At last check Lyft shares were off 3% at $29.20. The $39 target indicates 34% potential upside in the shares.

The stock has dropped 46% since Feb. 11 as the coronavirus pandemic has decimated demand for rides. 

The selloff "is overdone,” Kelleher wrote in a report. “The shares appear attractive at current levels.”

He says the North American ride-sharing market is big enough to support Lyft, its bigger competitor Uber  (UBER) - Get Report and possibly even others. 

Lyft being smaller than Uber won’t prevent the No. 2 company from thriving, Kelleher said.

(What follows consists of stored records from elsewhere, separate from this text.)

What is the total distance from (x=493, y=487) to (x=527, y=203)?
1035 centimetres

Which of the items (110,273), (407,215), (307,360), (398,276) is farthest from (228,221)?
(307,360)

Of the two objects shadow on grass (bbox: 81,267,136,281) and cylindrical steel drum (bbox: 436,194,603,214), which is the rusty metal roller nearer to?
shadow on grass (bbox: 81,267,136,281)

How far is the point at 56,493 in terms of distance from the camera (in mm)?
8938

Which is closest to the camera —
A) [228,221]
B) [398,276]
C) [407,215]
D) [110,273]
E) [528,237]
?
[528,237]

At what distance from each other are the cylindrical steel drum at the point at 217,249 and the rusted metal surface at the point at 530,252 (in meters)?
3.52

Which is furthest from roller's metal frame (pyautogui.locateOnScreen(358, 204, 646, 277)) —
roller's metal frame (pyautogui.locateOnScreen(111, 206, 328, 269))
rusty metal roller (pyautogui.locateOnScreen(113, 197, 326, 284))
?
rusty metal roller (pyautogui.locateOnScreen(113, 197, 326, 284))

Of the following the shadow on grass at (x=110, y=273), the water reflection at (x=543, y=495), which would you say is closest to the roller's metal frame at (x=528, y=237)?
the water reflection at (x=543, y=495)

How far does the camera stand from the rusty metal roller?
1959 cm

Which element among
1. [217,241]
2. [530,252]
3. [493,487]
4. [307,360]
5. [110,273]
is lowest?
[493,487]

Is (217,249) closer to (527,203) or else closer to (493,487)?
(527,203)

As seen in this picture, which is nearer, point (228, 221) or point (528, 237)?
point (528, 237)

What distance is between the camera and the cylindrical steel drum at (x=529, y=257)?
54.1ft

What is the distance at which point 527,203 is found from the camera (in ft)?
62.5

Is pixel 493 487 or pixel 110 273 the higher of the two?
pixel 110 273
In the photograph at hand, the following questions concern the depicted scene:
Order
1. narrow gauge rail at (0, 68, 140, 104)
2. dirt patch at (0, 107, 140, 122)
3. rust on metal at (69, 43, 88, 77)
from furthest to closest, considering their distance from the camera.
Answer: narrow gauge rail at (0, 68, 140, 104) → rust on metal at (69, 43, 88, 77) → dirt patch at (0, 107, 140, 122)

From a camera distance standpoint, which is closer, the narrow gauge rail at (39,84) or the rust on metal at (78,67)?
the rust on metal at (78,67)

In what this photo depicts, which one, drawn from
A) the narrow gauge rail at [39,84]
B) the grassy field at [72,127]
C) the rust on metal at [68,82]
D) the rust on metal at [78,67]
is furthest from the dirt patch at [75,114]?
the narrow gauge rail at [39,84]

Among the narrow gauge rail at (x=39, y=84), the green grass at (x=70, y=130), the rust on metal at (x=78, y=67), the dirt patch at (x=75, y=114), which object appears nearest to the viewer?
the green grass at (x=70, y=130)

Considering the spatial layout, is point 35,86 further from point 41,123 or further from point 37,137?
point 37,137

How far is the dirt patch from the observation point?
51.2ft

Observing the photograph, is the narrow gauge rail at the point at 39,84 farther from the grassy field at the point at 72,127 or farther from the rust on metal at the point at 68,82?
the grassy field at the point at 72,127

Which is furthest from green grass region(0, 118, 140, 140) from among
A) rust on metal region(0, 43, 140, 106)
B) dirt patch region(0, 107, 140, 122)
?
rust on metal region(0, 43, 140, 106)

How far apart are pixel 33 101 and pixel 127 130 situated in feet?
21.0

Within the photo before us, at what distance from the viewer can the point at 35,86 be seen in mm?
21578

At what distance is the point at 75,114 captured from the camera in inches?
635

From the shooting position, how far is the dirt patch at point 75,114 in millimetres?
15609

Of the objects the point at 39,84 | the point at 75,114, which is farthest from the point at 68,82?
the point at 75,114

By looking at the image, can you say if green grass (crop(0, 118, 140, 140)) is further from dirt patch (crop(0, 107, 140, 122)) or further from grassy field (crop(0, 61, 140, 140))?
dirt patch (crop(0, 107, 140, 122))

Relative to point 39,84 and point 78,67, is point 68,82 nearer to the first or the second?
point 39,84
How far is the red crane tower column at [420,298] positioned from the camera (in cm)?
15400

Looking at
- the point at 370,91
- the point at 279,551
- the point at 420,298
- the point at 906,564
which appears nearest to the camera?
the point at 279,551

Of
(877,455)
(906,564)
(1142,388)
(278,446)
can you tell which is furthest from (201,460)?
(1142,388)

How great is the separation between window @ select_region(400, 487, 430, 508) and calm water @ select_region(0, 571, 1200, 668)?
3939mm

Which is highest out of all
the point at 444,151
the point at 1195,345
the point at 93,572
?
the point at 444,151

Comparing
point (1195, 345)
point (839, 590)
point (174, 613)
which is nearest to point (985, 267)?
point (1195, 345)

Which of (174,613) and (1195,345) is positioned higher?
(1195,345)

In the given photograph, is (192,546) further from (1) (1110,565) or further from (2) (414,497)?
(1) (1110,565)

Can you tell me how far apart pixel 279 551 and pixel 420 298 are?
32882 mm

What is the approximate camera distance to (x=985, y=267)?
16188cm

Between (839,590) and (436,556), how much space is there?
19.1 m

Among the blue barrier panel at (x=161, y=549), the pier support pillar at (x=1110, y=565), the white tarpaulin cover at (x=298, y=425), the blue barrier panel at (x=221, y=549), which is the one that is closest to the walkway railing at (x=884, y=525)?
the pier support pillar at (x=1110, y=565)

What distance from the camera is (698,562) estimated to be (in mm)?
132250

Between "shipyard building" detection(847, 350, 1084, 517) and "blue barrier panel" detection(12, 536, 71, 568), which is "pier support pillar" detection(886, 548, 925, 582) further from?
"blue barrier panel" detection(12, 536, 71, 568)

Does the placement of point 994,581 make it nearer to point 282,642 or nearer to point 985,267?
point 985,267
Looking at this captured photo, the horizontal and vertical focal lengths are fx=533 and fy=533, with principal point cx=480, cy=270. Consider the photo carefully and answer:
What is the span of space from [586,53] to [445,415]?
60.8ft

“Ridesharing is not a 'winner-take-all' industry,” he wrote. “The company has also invested sufficient capital in building out its technology infrastructure.”

Morningstar analyst Ali Mogharabi also has a positive view on Lyft. 

“It has quickly emerged as the number two ride-sharing player, a position we think the firm will keep for years ahead,” he wrote in a report last month. 

“The firm has successfully gained market share going head to head against the market leader, Uber.”

Mogharabi thinks Lyft has a narrow economic moat, “thanks to the network effect around its ride-sharing platform and intangible assets associated with rider, rides, and mapping data, which we think can drive Lyft to profitability and excess returns on invested capital in the future.”

But Mogharabi does say Lyft is at a disadvantage compared to Uber during the coronavirus pandemic. That's because Uber’s revenue is more diversified. He puts the fair value for Lyft shares at $50.